__What you have to do__
Pick up at the line with "scientific name: Syncerus caffer". Write it out exactly, along with each later line through the end of the data, and nothing more.
Data for this task START
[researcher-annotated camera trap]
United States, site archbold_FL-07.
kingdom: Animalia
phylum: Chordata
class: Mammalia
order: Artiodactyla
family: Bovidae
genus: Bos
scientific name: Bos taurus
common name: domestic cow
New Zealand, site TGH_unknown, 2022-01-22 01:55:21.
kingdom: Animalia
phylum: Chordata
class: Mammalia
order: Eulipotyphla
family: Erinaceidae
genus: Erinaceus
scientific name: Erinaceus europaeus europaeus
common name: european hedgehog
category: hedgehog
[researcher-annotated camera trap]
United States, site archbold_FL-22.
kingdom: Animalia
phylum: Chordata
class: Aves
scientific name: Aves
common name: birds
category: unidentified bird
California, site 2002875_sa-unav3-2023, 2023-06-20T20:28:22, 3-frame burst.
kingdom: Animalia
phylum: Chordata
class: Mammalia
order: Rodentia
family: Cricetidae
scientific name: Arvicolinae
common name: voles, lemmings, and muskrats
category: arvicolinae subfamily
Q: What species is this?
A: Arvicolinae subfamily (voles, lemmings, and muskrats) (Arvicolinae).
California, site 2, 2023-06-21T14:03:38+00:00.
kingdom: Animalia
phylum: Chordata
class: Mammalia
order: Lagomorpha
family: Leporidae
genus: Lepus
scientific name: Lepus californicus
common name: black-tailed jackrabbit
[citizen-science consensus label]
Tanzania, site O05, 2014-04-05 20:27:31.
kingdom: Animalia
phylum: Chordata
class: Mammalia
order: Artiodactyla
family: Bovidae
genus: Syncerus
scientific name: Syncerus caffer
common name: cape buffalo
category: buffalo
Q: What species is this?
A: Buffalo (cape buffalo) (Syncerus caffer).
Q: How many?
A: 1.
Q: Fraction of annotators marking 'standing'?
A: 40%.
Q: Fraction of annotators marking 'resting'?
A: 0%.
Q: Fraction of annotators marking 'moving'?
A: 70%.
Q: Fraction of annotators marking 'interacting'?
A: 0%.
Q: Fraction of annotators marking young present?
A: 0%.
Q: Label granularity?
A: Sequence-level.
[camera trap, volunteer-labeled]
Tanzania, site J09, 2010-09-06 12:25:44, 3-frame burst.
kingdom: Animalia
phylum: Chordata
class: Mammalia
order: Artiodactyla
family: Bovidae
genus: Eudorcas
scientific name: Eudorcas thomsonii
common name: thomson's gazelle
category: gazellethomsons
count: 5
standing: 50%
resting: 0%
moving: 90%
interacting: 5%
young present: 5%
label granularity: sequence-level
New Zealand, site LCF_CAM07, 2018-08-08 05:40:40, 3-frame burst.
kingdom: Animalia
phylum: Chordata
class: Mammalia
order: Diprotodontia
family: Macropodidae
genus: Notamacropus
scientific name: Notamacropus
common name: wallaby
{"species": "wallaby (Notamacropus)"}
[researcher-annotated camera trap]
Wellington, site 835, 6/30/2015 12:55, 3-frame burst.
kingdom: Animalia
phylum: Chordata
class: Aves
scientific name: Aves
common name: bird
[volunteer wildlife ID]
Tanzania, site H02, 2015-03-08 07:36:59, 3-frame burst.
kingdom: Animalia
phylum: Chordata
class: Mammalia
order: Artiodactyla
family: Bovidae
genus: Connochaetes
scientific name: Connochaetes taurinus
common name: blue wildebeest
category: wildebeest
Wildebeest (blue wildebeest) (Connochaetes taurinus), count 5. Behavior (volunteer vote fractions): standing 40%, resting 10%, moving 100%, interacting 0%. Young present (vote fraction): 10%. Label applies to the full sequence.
Data for this task END
__Task solution__
scientific name: Syncerus caffer
common name: cape buffalo
category: buffalo
Q: What species is this?
A: Buffalo (cape buffalo) (Syncerus caffer).
Q: How many?
A: 1.
Q: Fraction of annotators marking 'standing'?
A: 40%.
Q: Fraction of annotators marking 'resting'?
A: 0%.
Q: Fraction of annotators marking 'moving'?
A: 70%.
Q: Fraction of annotators marking 'interacting'?
A: 0%.
Q: Fraction of annotators marking young present?
A: 0%.
Q: Label granularity?
A: Sequence-level.
[camera trap, volunteer-labeled]
Tanzania, site J09, 2010-09-06 12:25:44, 3-frame burst.
kingdom: Animalia
phylum: Chordata
class: Mammalia
order: Artiodactyla
family: Bovidae
genus: Eudorcas
scientific name: Eudorcas thomsonii
common name: thomson's gazelle
category: gazellethomsons
count: 5
standing: 50%
resting: 0%
moving: 90%
interacting: 5%
young present: 5%
label granularity: sequence-level
New Zealand, site LCF_CAM07, 2018-08-08 05:40:40, 3-frame burst.
kingdom: Animalia
phylum: Chordata
class: Mammalia
order: Diprotodontia
family: Macropodidae
genus: Notamacropus
scientific name: Notamacropus
common name: wallaby
{"species": "wallaby (Notamacropus)"}
[researcher-annotated camera trap]
Wellington, site 835, 6/30/2015 12:55, 3-frame burst.
kingdom: Animalia
phylum: Chordata
class: Aves
scientific name: Aves
common name: bird
[volunteer wildlife ID]
Tanzania, site H02, 2015-03-08 07:36:59, 3-frame burst.
kingdom: Animalia
phylum: Chordata
class: Mammalia
order: Artiodactyla
family: Bovidae
genus: Connochaetes
scientific name: Connochaetes taurinus
common name: blue wildebeest
category: wildebeest
Wildebeest (blue wildebeest) (Connochaetes taurinus), count 5. Behavior (volunteer vote fractions): standing 40%, resting 10%, moving 100%, interacting 0%. Young present (vote fraction): 10%. Label applies to the full sequence.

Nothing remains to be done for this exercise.